Broadcaster to play clip but finds rise 'distasteful' ; song enters Irish top 40

The BBC has said it will not play Ding, Dong the Witch is Dead — a big seller following the death of Margaret Thatcher - in full during this weekend's chart show.

The broadcaster has found itself in the middle of a row over whether to play the Wizard Of Oz track which celebrates the demise of the former Conservative British prime minister.

An online campaign has driven sales of Ding Dong! The Witch Is Dead and the latest placings released by the Official Charts Company show it had sold 20,000 copies and was at number four on Wednesday night.

A spokesman for the corporation said: “The BBC finds this campaign distasteful but does not believe the record should be banned.
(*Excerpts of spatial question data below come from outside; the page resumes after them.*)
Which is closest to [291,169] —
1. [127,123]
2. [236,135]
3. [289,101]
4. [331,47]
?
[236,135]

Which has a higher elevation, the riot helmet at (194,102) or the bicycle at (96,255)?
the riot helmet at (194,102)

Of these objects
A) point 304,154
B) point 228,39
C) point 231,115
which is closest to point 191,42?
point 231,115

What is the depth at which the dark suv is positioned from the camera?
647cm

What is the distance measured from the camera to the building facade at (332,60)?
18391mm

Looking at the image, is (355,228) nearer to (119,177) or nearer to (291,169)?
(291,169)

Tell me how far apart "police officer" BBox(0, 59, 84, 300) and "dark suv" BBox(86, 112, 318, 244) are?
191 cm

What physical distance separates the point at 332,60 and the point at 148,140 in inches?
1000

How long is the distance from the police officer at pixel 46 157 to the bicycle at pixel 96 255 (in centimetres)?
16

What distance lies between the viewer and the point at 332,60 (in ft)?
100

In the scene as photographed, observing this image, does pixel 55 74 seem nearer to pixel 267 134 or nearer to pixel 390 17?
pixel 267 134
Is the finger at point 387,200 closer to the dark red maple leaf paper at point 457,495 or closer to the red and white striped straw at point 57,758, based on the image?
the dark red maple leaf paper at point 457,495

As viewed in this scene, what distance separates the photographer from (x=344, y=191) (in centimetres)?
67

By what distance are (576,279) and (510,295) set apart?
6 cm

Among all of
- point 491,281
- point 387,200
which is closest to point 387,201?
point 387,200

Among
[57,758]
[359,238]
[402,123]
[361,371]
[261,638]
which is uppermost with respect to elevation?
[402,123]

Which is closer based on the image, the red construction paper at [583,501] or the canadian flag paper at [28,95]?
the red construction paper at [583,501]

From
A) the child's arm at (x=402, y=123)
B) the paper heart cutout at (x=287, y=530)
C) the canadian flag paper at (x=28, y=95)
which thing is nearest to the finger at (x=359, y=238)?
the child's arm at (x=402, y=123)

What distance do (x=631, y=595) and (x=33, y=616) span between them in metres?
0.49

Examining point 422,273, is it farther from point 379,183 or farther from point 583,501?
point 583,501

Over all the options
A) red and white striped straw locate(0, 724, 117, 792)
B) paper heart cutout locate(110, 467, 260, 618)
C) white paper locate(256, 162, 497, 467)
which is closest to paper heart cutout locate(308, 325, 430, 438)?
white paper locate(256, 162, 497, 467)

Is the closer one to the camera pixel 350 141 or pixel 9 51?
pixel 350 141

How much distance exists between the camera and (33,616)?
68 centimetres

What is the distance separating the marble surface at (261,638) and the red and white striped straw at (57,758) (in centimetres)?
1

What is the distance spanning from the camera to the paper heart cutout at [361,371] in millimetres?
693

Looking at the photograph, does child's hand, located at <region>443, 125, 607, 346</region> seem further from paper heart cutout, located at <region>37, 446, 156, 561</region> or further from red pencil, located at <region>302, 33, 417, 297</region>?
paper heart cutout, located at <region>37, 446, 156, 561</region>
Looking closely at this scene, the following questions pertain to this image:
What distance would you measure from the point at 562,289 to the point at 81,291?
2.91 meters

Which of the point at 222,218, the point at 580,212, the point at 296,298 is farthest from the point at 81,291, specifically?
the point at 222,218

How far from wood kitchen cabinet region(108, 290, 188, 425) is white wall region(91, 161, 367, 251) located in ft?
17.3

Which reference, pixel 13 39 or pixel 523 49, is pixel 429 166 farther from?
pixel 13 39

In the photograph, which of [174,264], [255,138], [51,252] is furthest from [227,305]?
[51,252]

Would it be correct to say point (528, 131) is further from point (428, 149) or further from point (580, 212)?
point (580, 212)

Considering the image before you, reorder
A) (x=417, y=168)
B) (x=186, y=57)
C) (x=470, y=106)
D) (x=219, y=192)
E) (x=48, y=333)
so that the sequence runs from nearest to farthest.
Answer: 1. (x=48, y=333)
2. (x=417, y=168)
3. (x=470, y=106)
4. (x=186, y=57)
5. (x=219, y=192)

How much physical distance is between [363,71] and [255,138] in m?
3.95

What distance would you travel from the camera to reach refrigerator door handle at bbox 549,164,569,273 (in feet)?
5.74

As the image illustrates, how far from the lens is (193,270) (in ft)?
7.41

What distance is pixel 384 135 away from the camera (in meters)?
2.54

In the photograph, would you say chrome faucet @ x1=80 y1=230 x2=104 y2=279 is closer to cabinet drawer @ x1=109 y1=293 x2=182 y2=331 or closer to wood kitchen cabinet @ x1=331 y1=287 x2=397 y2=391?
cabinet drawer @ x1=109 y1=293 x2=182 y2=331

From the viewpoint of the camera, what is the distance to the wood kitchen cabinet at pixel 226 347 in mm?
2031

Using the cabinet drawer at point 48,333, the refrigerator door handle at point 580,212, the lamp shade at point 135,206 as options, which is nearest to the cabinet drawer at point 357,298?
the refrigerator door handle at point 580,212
“On Sunday, the Radio 1 Chart Show will contain a news item explaining why the song is in the charts, during which a short clip will be played as it has been in some of our news programmes.”

Meanwhile the controversial song has entered the Irish weekly top 40, premiering at number 33. It is one of a number of versions of the song making sales in Ireland since the death of Lady Thatcher.

RTE said it will not ban the song. A spokeswoman confirmed it was played on their pop music station 2fm today. “The song is not play-listed on 2fm as it doesn’t necessarily fit with the station’s usual output, but there are certainly no restrictions on the song and DJs are free to play it as they see fit,” she added.

Dick Doyle, chief executive of Irish Record Music Association (Irma), which compiles Ireland’s music singles countdown, said it would only take 300 or 400 sales to get into the top 40.

“It would take a few thousand to reach number one at this time of year,” he said. “That figure might be higher at Christmas but this is around the quietest time of the year.”

Mr Doyle said he did not expect the track to reach the Irish top spot, judging by previous trends for novelty or campaign-driven entries. “It would take a huge number of downloads to get up there,” he said. “It would be very difficult to do that.”

Chart-Track, which collects sales information for the Irish countdown, said the “surprise entry” — originally recorded in 1939 — was the oldest track to ever make the top 40.

The company said several other versions of the Wizard Of Oz song were also selling this week, the other most notable version by Ella Fitzgerald.

The late former prime minister divided opinion and while many have mourned, some have seen her death as a cause for celebration, prompting a download surge for the song.

John Whittingdale, the chairman of the Culture, Media and Sport select committee, said the song should not be played.

“This is an attempt to manipulate the charts by people trying to make a political point,” he told the Daily Mail. “Most people find that offensive and deeply insensitive, and for that reason it would be better if the BBC did not play it.”

But another Tory member of the select committee, Philip Davies, said the song should be played. He described the campaign as "pathetic", but added: "It's not for the BBC to define on what basis something is in the the charts."

The BBC has in the past refused to play hit songs if they were regarded as offensive.

Notable examples include:

Frankie Goes To Hollywood — Relax

The song's suggestive lyrics caused a stir when it was released in 1984 and upset Radio 1 DJ Mike Read who declared it "obscene" — none of which stopped it reaching number one and selling millions of copies.

Serge Gainsbourg and Jane Birkin — Je T’Aime... Moi Non Plus

The saucy French ode to free love holds a place in the history books as the first number one to be banned, with its amorous lyrics and breathy vocals proving too much for the BBC.

The Sex Pistols — God Save The Queen

This perfectly-timed punk classic caused all kinds of problems when it was released around the time of the Queen's Silver Jubilee. It looked set to be number one as the nation prepared to party but was eventually held off the top spot by Rod Stewart — sparking stories that the sales figures had been massaged to prevent embarrassment.